I was also pleased to find about five or six of the carnivorous plant Drosera indica flourishing on the mud shores of the lake near to where we found the Forest Kingfisher. All of these plants were about to flower. Drosera indica is one of three sundew species known from Lake Broadwater Conservation Park. Drosera burmanni and Drosera auriculata are the others. Great little plants.

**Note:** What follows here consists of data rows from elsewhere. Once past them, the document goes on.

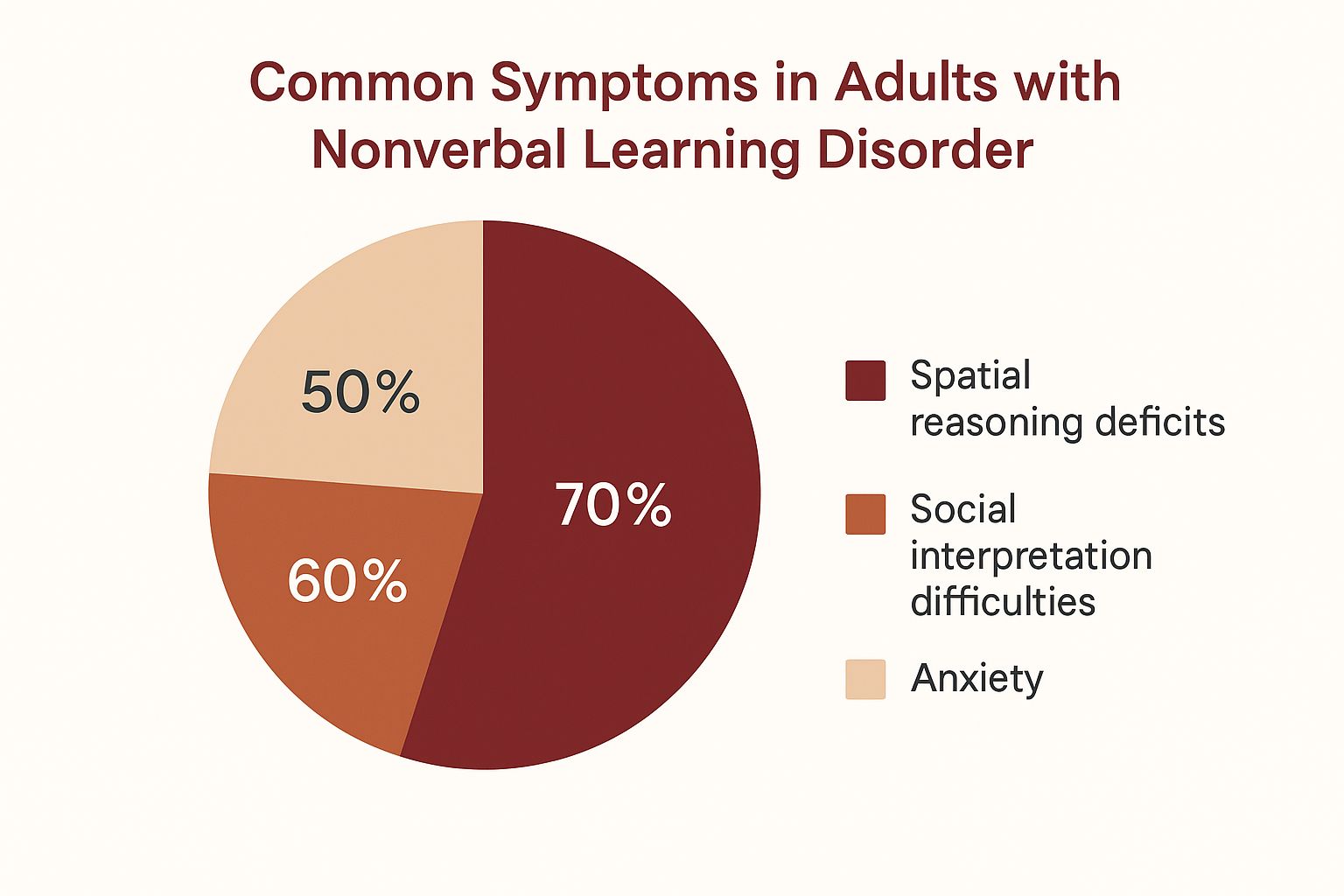 Common Symptoms in Adults with Nonverbal Learning Disorder

50%

70%

60%

Spatial reasoning deficits

Social interpretation difficulties

Anxiety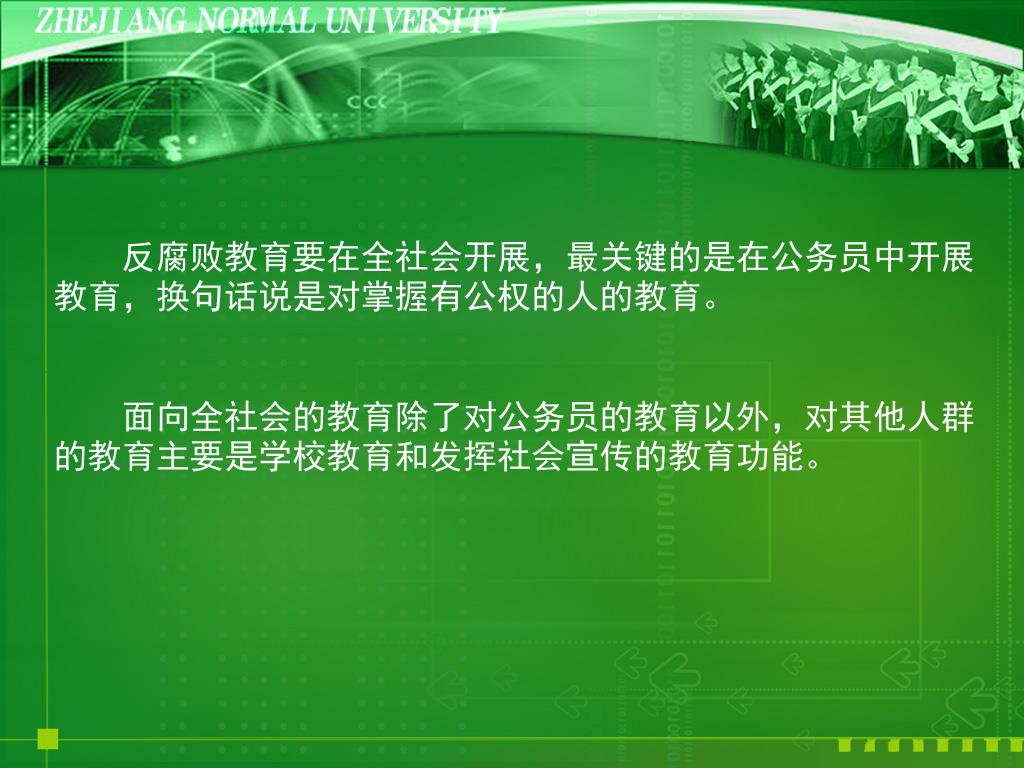 ZHEJIANG NORMAL UNIVERSITY

反腐败教育要在全社会开展，最关键的是在公务员中开展教育，换句话说是对掌握有公权的人的教育。

面向全社会的教育除了对公务员的教育以外，对其他人群的教育主要是学校教育和发挥社会宣传的教育功能。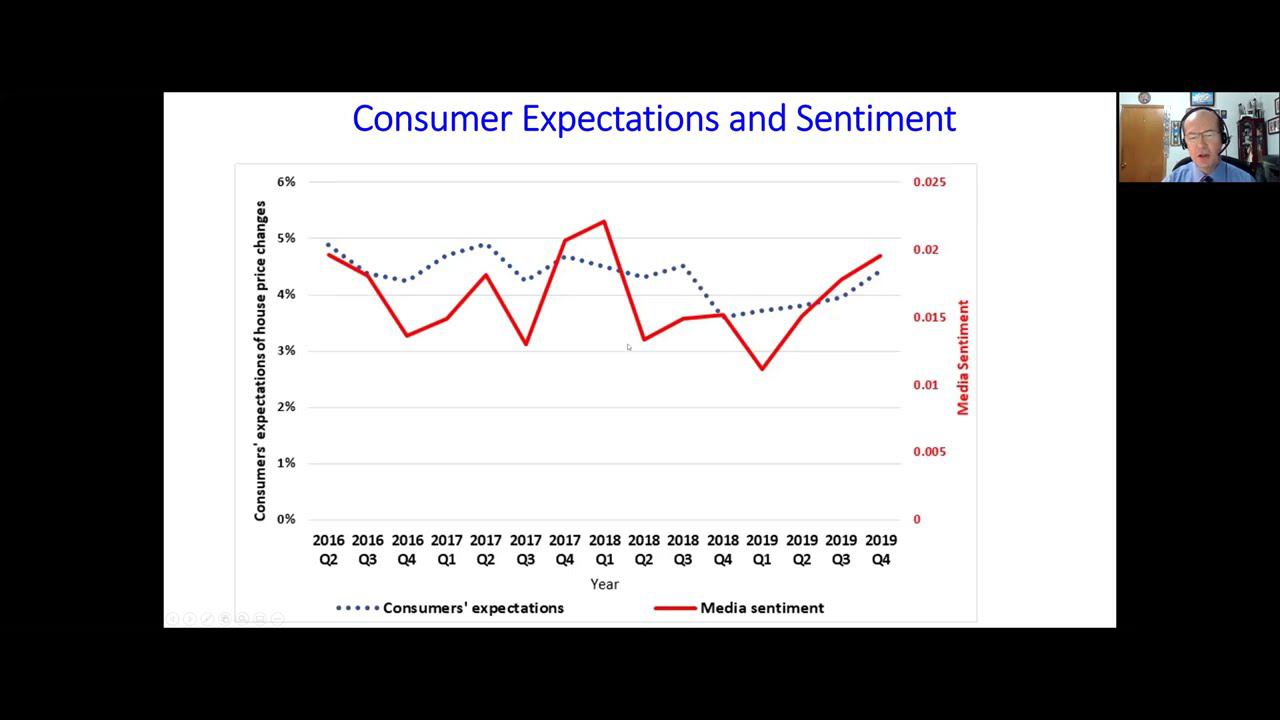 Consumer Expectations and Sentiment

Consumers' expectations of house price changes

6%
5%
4%
3%
2%
1%
0%

0.025
0.02
0.015
0.01
0.005
0

Media Sentiment

2016 Q2
2016 Q3
2016 Q4
2017 Q1
2017 Q2
2017 Q3
2017 Q4
2018 Q1
2018 Q2
2018 Q3
2018 Q4
2019 Q1
2019 Q2
2019 Q3
2019 Q4

Year

Consumers' expectations
Media sentiment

Birdlife was abundant on this day on the lake and in the surrounding bushland. This is a list of species seen this day:

Black Swan (nesting and with cygnets)
Australasian Grebe
Torresian Crow
Restless Flycatcher
Australian Pelican (x about 30)
Australian Magpie
White-breasted Woodswallow
Grass Whistling-Duck
Gull-billed Tern (x 5 including two juveniles)
Striated Pardalote (nesting in tree hollow)
Striped Honeyeater
Masked Lapwing
Great Egret
Pacific Black Duck
Grey Teal
Red-rumped Parrot
Sulphur-crested Cockatoo
Black-fronted Dotterel (x3)
Little Black Cormorant
Great Cormorant
Little Pied Cormorant
Red-winged Parrot
Noisy Miner
Little Corella
Laughing Kookaburra
Scaly-breasted Lorikeet (nesting)
Australian Reed Warbler
Whistling Kite (x2)
Royal Spoonbill
Willie Wagtail
Yellow-billed Spoonbill
White-faced Heron
Black-faced Cuckoo-shrike
Forest Kingfisher (x 1)
Black-winged Stilt
Little Egret
Sacred Kingfisher (x 1)
Pied Currawong
Rufous Whistler
Grey Shrike-thrush
Grey Fantail
Eastern Yellow Robin
Chestnut-rumped Thornbill
Common Bronzewing
Golden Whistler
Rainbow Bee-eater
Brown Honeyeater
White-throated Gerygone (nesting)
Spiny-cheeked Honeyeater
Grey Butcherbird
Yellow-faced Honeyeater
Double-barred Finch


Eastern Grey Kangaroo
Spotted Monitor (Varanus panoptes)


Mosquitofish (Gambusia holbrooki), which was abundant in the shallows, unfortunately.